→ Aufgaben:
[1] Worum ging laut dem Bericht über den Kölner Prozess der Streit, der der Tat zugrunde lag, und wodurch fühlten sich das Opfer und seine Frau gestört? Antworte in ein bis drei Sätzen.
[2] Welche Haftstrafe forderte der Staatsanwalt im Bericht über den Kölner Prozess?
[3] Führe den Bericht über den Kölner Prozess nach seinem letzten Satz weiter.

Eine Taube sitzt auf einer Justitia (Symbolbild)

Köln – Neun Jahre und sechs Monate Haft hat der Staatsanwalt am Montag im Prozess gegen Johannes S. gefordert, der seinen Nachbarn Alexander P. in einem Mietshaus in Dünnwald umgebracht hat. Der Ankläger geht von Totschlag aus, nicht aber von Mord mit dem Merkmal der Heimtücke, von dem in einem rechtlichen Hinweis der 11. Großen Strafkammer die Rede ist. Unstrittig ist, dass Johannes S. (49) am Abend des 1. Dezember 2018 den 55-Jährigen erstochen hat. Er behauptet, in Notwehr gehandelt zu haben. Verteidiger Frank Seebode beantragte, ihn „nicht zu verurteilen oder zumindest ausgesprochen milde“.

Hintergrund der Tat ist ein Streit um Lärm. Das Opfer und seine Frau, die am Prozess als Nebenklägerin teilnimmt, fühlten sich davon gestört, dass es zwei Monate lang jede Nacht so klang, als würde in der Wohnung, in der der Angeklagte mit Lebensgefährtin und zwei Kindern wohnte, „an den Heizungsrohren entlanggefahren“, wie der Staatsanwalt sagte.

→ Datensatz:
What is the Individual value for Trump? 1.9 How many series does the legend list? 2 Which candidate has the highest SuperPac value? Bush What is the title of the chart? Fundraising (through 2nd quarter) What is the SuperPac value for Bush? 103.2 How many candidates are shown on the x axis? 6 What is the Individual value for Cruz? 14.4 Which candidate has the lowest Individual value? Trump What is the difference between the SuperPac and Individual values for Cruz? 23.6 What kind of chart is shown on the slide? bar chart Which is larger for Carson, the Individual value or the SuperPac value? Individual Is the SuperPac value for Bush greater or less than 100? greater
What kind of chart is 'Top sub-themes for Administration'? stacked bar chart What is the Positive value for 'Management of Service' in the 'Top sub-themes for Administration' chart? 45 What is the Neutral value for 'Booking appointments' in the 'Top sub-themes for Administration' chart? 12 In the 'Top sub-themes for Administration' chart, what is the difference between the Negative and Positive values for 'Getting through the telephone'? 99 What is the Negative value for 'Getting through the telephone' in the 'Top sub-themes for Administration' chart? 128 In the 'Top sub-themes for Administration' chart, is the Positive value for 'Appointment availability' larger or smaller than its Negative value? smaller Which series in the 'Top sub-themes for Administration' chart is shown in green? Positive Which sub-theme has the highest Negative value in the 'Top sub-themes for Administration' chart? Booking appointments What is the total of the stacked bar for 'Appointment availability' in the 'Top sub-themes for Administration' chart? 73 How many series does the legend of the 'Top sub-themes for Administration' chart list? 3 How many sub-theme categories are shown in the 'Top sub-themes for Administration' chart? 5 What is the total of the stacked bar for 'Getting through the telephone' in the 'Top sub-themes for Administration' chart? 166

→ Erwartete Ergebnisse:
[1] Hintergrund der Tat war ein Streit um Lärm. Das Opfer und seine Frau fühlten sich davon gestört, dass es zwei Monate lang jede Nacht so klang, als würde in der Wohnung des Angeklagten „an den Heizungsrohren entlanggefahren“.

[2] Neun Jahre und sechs Monate Haft.

[3]
Der Ärger im Haus führte dazu, dass der Vermieter in alle Briefkästen ein Rundschreiben mit Abmahncharakter steckte. Der Staatsanwalt geht davon aus, Johannes S. habe sich davon provoziert gefühlt. Als er, aus dem Keller kommend, dem Nachbarn im Treppenhaus begegnet sei, habe er mit einem Messer, mit dem er eine Wäscheleine repariert haben will, sechsmal zugestochen.

Vorsatz nicht ausgeschlossen

Auch wenn S. in einem „Erregungszustand“ gewesen sein sollte, schließe das den Vorsatz nicht aus. „Die Gefährlichkeit seines Handelns war für ihn erkennbar.“ Der 49-Jährige, der aus Äthiopien stammt, könne sich nicht damit hinausreden, von Alexander P. mit einer rassistischen oder anderen abfälligen Äußerung provoziert worden zu sein.

Der 55-Jährige sei von Zeugen als freundlich und hilfsbereit beschrieben worden, als jemand, der zwar laut habe werden können, aber ansonsten friedfertig und alles andere als ausländerfeindlich gewesen sei. Außerdem sei er an jenem Samstag in bester Stimmung gewesen, weil er sich über einen Sieg des 1. FC Köln gefreut habe.

Körperverletzung an Lebensgefährtin

Gegen den Angeklagten spreche, dass er 2011 wegen Körperverletzung an seiner Lebensgefährtin zu acht Monaten Haft auf Bewährung verurteilt worden sei. Nebenklage-Anwalt Christian Lange stellte die Vermutung an, Johannes S. sei außer sich geraten, weil er, „mustergültig integriert“, durch das Mahnschreiben sein „geordnetes Leben in Gefahr“ gesehen habe.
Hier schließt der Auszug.